start

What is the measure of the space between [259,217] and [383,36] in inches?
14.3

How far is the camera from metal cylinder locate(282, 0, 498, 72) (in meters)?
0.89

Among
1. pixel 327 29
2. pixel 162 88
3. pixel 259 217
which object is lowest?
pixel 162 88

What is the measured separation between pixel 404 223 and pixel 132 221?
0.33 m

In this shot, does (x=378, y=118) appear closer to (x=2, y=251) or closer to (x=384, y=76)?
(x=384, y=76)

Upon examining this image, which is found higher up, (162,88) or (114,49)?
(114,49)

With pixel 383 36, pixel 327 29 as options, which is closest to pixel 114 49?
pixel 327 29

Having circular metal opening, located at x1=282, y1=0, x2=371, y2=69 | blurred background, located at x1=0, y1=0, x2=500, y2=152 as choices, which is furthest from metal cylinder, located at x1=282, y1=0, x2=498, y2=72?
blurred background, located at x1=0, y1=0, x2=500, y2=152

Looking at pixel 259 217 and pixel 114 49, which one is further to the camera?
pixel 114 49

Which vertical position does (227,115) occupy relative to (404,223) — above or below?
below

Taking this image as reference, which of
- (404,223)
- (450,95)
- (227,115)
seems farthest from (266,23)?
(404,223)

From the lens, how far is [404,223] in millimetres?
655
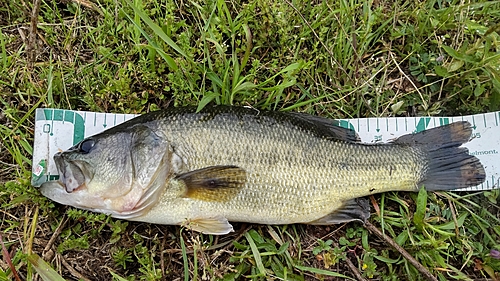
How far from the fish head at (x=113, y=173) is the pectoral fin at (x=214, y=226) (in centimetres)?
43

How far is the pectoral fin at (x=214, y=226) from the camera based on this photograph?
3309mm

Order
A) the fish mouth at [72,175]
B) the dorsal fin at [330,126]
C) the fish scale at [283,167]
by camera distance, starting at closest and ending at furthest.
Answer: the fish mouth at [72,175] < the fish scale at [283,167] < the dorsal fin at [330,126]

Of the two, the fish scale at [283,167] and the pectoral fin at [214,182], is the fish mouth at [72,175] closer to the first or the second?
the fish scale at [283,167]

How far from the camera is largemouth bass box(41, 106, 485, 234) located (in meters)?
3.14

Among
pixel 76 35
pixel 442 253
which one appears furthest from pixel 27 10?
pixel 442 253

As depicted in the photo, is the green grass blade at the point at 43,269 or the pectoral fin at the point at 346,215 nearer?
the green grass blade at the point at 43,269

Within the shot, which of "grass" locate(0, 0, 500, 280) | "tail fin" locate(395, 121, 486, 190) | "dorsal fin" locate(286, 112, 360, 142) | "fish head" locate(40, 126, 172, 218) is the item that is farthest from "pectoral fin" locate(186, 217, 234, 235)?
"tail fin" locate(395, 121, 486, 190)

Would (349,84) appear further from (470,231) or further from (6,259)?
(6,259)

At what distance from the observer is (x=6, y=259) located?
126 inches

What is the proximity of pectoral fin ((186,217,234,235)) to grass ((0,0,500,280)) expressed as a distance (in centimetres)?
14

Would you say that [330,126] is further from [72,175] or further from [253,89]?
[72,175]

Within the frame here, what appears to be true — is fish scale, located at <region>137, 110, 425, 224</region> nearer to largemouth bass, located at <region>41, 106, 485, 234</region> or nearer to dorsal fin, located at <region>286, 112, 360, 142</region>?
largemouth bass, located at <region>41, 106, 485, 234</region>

end

▶ [Set task]: In the records above, find the line containing "At what distance"; please retype it and every line after it through the last line, exactly and with nothing else.

▶ [Answer for this exercise]:
At what distance from the observer is (x=6, y=259) located?
126 inches

What is the proximity of pectoral fin ((186,217,234,235)) to grass ((0,0,500,280)) expressed as a distance (in centimetres)?
14

Would you say that [330,126] is further from [72,175] or further from [253,89]?
[72,175]

Within the frame here, what appears to be true — is fish scale, located at <region>137, 110, 425, 224</region> nearer to largemouth bass, located at <region>41, 106, 485, 234</region> or nearer to dorsal fin, located at <region>286, 112, 360, 142</region>?
largemouth bass, located at <region>41, 106, 485, 234</region>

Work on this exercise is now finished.